U.S. Present: CT, DE, IL, IN, KY, MA, MO, NH, NJ, OH, OR, PA, RI, TN, TX, VA, WA, WI, WV
Fig buttercup may be confused with marsh marigold (Caltha palustris), a native plant found in wetland habitats in the eastern United States. Marsh marigold has rounded or kidney-shaped leaves and flowers on stalks that are 8 in or more in height and consist of 5-9 deep yellow petals. Marsh marigold does not produce tubers or bulblets, nor does it form a continuous carpet of growth. The fig buttercup also resembles celandine (Chelidonium majus) and celandine poppy (Stylophorum diphyllum), both of which belong to the poppy family and but they can be distinguished from the invasive buttercup by having flowers with four petals.

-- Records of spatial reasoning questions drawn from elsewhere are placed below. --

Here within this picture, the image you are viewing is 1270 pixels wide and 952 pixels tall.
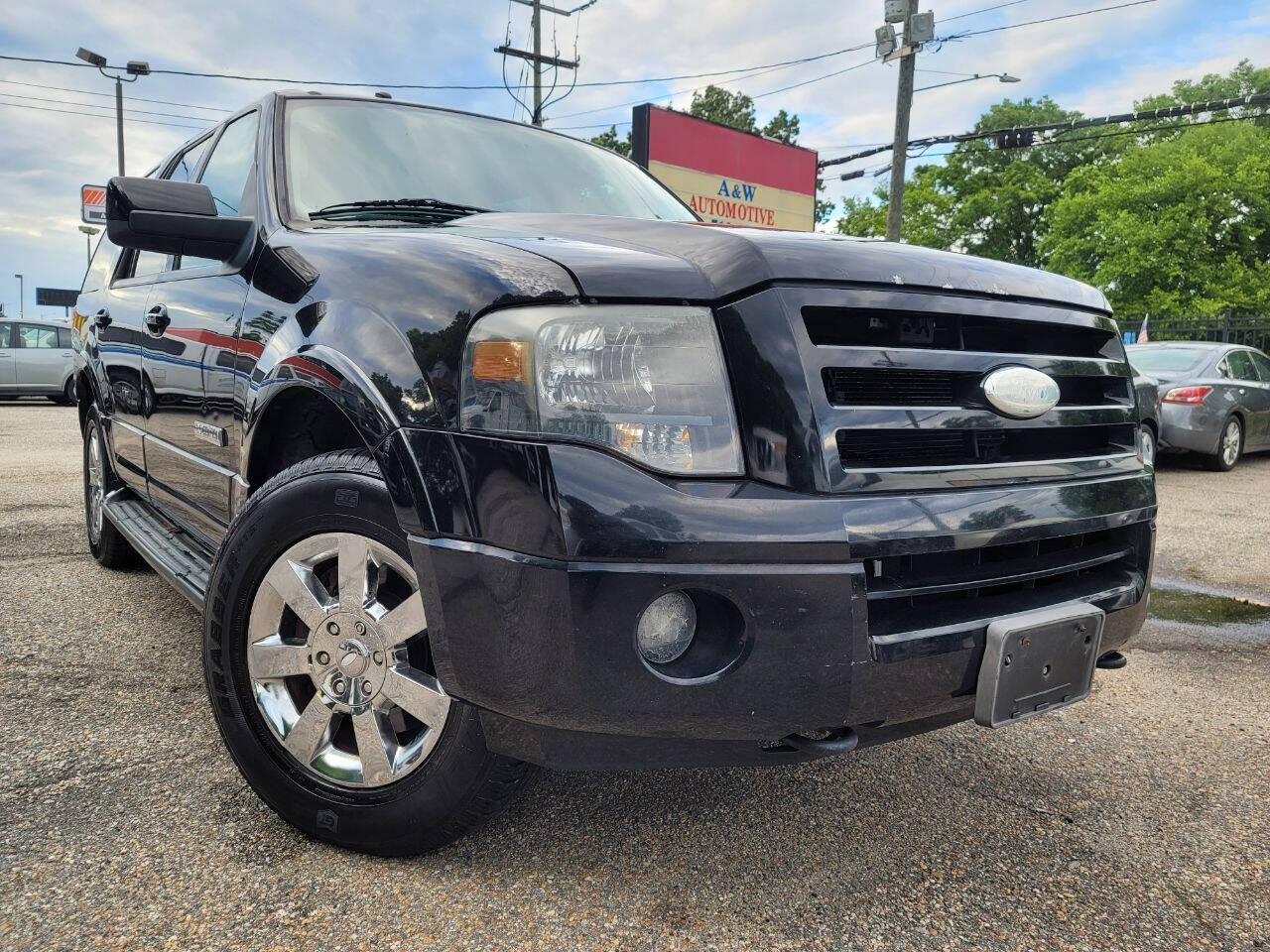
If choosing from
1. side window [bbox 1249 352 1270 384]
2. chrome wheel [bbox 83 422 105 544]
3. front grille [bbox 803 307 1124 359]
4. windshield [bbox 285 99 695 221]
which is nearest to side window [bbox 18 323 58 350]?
A: chrome wheel [bbox 83 422 105 544]

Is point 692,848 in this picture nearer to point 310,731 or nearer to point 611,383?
point 310,731

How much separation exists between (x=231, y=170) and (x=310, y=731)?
6.78ft

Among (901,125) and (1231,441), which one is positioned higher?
(901,125)

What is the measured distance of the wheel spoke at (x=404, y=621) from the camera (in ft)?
A: 5.78

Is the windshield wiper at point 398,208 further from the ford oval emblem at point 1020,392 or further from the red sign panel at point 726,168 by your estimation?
the red sign panel at point 726,168

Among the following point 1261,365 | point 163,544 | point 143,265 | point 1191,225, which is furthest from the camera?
point 1191,225

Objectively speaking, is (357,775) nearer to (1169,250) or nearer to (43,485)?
(43,485)

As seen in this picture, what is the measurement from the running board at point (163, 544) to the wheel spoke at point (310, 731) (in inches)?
23.0

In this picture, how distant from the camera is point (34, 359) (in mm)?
17859

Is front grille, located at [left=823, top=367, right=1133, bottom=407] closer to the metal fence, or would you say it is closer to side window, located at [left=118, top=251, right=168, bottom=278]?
side window, located at [left=118, top=251, right=168, bottom=278]

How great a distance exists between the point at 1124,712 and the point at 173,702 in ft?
9.63

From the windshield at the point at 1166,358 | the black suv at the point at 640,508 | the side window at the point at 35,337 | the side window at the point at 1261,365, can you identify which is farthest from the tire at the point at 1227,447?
the side window at the point at 35,337

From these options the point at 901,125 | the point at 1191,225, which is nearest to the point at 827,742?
the point at 901,125

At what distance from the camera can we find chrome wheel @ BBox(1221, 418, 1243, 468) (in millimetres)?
9609
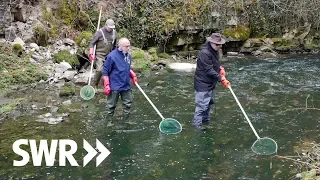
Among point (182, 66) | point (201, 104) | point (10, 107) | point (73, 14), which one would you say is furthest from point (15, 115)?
point (73, 14)

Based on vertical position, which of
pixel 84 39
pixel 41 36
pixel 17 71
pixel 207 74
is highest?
pixel 41 36

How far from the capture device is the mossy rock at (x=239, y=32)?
19.9 m

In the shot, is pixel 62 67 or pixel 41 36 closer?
pixel 62 67

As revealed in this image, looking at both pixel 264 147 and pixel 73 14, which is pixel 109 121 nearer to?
pixel 264 147

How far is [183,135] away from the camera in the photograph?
7.95 m

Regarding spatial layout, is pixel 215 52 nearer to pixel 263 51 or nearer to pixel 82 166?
pixel 82 166

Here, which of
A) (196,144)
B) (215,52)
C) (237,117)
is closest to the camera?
(196,144)

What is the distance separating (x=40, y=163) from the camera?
→ 654 centimetres

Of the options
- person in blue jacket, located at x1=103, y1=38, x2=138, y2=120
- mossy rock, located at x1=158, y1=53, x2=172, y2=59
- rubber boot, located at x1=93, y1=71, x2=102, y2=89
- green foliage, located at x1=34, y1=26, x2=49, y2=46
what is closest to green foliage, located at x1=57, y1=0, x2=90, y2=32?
green foliage, located at x1=34, y1=26, x2=49, y2=46

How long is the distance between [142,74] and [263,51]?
8051mm

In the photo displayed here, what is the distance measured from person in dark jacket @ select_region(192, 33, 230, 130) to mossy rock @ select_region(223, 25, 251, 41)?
39.4ft

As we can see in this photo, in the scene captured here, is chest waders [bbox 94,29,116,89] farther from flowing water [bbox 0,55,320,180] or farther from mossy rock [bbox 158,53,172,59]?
mossy rock [bbox 158,53,172,59]

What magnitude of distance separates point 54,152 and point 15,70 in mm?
5999

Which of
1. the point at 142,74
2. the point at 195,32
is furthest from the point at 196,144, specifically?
the point at 195,32
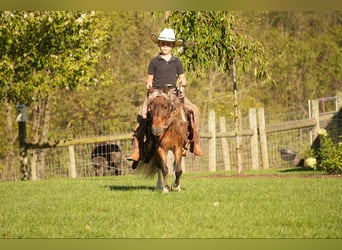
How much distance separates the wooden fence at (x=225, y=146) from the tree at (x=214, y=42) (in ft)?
14.5

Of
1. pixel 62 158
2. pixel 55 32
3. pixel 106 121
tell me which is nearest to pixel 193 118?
pixel 55 32

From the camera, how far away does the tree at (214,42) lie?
19094mm

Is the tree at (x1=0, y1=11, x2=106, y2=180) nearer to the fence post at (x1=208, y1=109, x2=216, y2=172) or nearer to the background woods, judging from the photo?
the background woods

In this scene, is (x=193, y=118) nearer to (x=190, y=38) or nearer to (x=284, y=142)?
(x=190, y=38)

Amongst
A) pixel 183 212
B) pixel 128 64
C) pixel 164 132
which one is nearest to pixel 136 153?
pixel 164 132

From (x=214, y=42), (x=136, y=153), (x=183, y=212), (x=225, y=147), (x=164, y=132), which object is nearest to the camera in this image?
(x=183, y=212)

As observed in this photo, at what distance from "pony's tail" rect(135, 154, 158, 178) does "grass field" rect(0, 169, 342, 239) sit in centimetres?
33

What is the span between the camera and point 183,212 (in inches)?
405

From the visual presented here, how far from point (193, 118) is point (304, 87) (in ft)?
99.7

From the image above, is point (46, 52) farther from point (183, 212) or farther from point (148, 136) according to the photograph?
point (183, 212)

Care should be taken to correctly identify fig buttercup before undertaking any control efforts to avoid removing native look-alike plants. Since this plant has a short life cycle, the window of opportunity for controlling fig buttercup is very short but it can be accomplished with persistence over time. Manual methods are possible for some (small) infestations, the use of systemic herbicide is more effective because it kills the entire plant including the roots and minimizes soil disturbance.
For small infestations, fig buttercup may be pulled up by hand or dug up. However, it is very important to remove all bulblets and tubers. Due to the abundant tiny bulblets and tubers, all material must be bagged up, removed from the site and disposed properly in a landfill or incinerator.
Axtell, A. E., DiTommaso, A., & Post, A. R. 2010. Lesser celandine (Ranunculus ficaria): A threat to woodland habitats in the northern United States and southern Canada. Invasive Plant Science and Management, 3(2), 190-196.
Cipollini, K. A., & Schradin, K. D. 2011. Guilty in the court of public opinion: Testing presumptive impacts and allelopathic potential of Ranunculus ficaria. The American Midland Naturalist, 166(1):63-74.
Sohrabi Kertabad, S., Rashed Mohassel, M. H., Nasiri Mahalati, M., & Gherekhloo, J. 2013. Some biological aspects of the weed Lesser celandine (Ranunculus ficaria). Planta Daninha, 31(3):577-585.
Woodward, Susan L., and Joyce Ann. Quinn. 2011. Fig buttercup. Encyclopedia of Invasive Species: From Africanized Honey Bees to Zebra Mussels. Santa Barbara, CA: Greenwood. 366-68. Print.